Sul fronte delle uscite, il lavoro svolto finora è stato imponente e mirato a sfoltire un organico eccessivamente oneroso. Il club ha salutato diversi veterani e giocatori i cui prestiti erano giunti al termine naturale, tra cui spiccano i nomi di Orjan Nyland, César Azpilicueta, Nemanja Gudelj e l'esperto attaccante cileno Alexis Sánchez. Queste partenze, unite a quelle di Neil Maupay e Adnan Januzaj, hanno permesso di alleggerire sensibilmente il monte ingaggi complessivo, mentre Joan Jordán sembra essere sempre più vicino a un trasferimento definitivo nel campionato portoghese. Dal punto di vista delle entrate monetarie, le cessioni di Akor Adams al Venezia, Juanlu Sánchez al Bournemouth e Djibril Sow al Genoa hanno garantito un tesoretto immediato di 31 milioni di euro, cifra che potrebbe salire fino a 40 milioni grazie ai bonus legati alle prestazioni. Anche gli addii di Tanguy Nianzou e Rafa Mir sono stati strategici per liberare spazio salariale utile ai nuovi innesti.

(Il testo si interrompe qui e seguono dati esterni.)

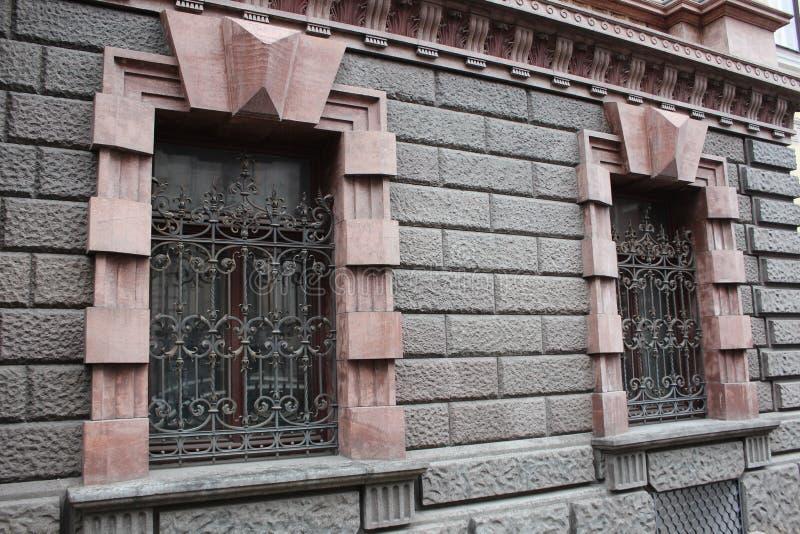 gammalt f?nster f?r hus arkivbild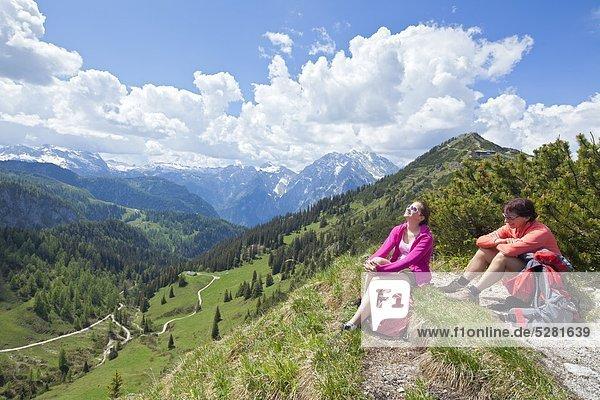 Zwei Frauen rasten bei einer Bergwanderung am Jenner  Berchtesgadener Alpen  Deutschland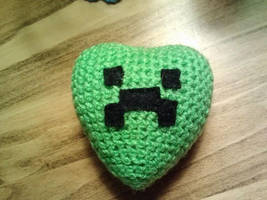Amigurumi Creeper Heart by FuzzyViper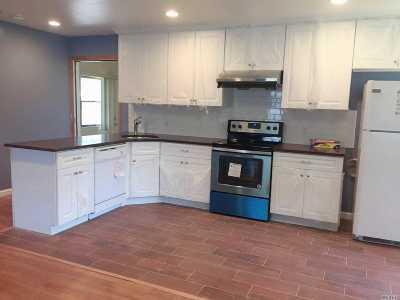 Stony Brook Single Family Home For Sale: 269 Hallock Rd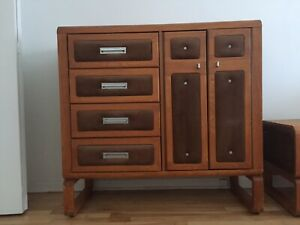 Complete bedroom set (5 pcs) made of wood to sell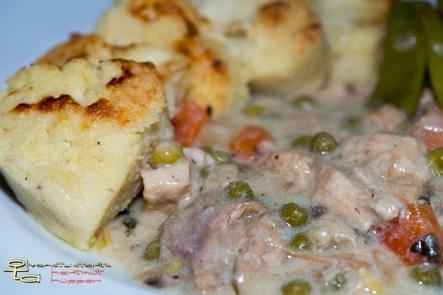 Hühnerfrikassee mit Gnocchi alla Romana und Bohnensalat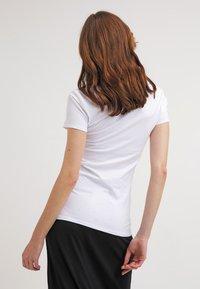Zalando Essentials - 2 PACK - T-shirt basic - white - 3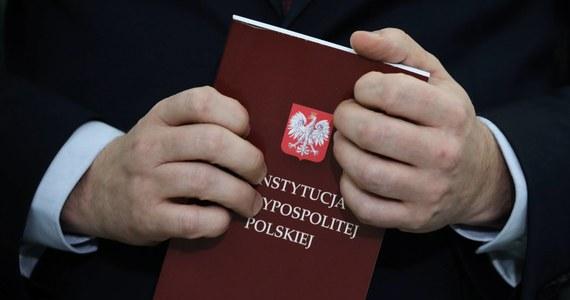 Gdyby jakiś rząd zablokował działania wybranego w wyborach powszechnych prezydenta, decyzje Sejmu, Senatu i wykonanie wyroku sądu konstytucyjnego, to w większości krajów byłoby to uznane za zamach stanu. Polska, gdzie taka sytuacja trwa od kilku tygodni, jest jednak z nieznanych powodów wyjątkiem.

La strategia degli acquisti si è mossa con intelligenza su un doppio binario: l'esperienza a parametro zero e l'investimento mirato sul talento emergente di scuola nazionale. Sono arrivati gratuitamente profili solidi e già pronti per la categoria come Juan Iglesias dal Getafe, Jon Guridi dall'Alavés e il difensore Arouna Sangante, prelevato dal Le Havre. Per quanto riguarda la porta, la dirigenza ha optato per il ritorno in prestito di Odysseas Vlachodimos dal Newcastle, garantendo affidabilità tra i pali. La difesa è stata ulteriormente puntellata con l'acquisto di due giovani promesse di grande prospettiva: Fran González, prelevato dal Real Madrid per una cifra di 3 milioni di euro, e Julio Díaz, arrivato dall'Atlético Madrid per 1,5 milioni. Nonostante questi numerosi innesti, la rosa presenta ancora delle lacune evidenti che preoccupano lo staff tecnico, specialmente nella zona di creazione del gioco e nel reparto avanzato.

La priorità assoluta per queste ultime tre settimane di trattative è rappresentata dall'acquisto di un centravanti di peso che possa garantire un numero elevato di reti. Al momento, Isaac Romero è l'unico attaccante di ruolo a disposizione di Luis García Plaza, una situazione considerata insostenibile per affrontare una stagione che si preannuncia lunga e faticosa. Il nome segnato in rosso sul taccuino di Navarro è quello di Robbie Ure, giovane talento scozzese che sta incantando in Svezia con la maglia del Sirius, dove ha collezionato l'impressionante media di 20 gol in 20 partite ufficiali. Il Siviglia si è mosso con estrema rapidità per anticipare la fitta concorrenza internazionale e conta di chiudere l'operazione per una cifra vicina ai 10 milioni di euro. Oltre a Ure, la dirigenza sta valutando l'inserimento di un secondo attaccante più versatile, monitorando con attenzione alcuni profili in uscita dal settore giovanile dell'Atlético Madrid per completare definitivamente il reparto.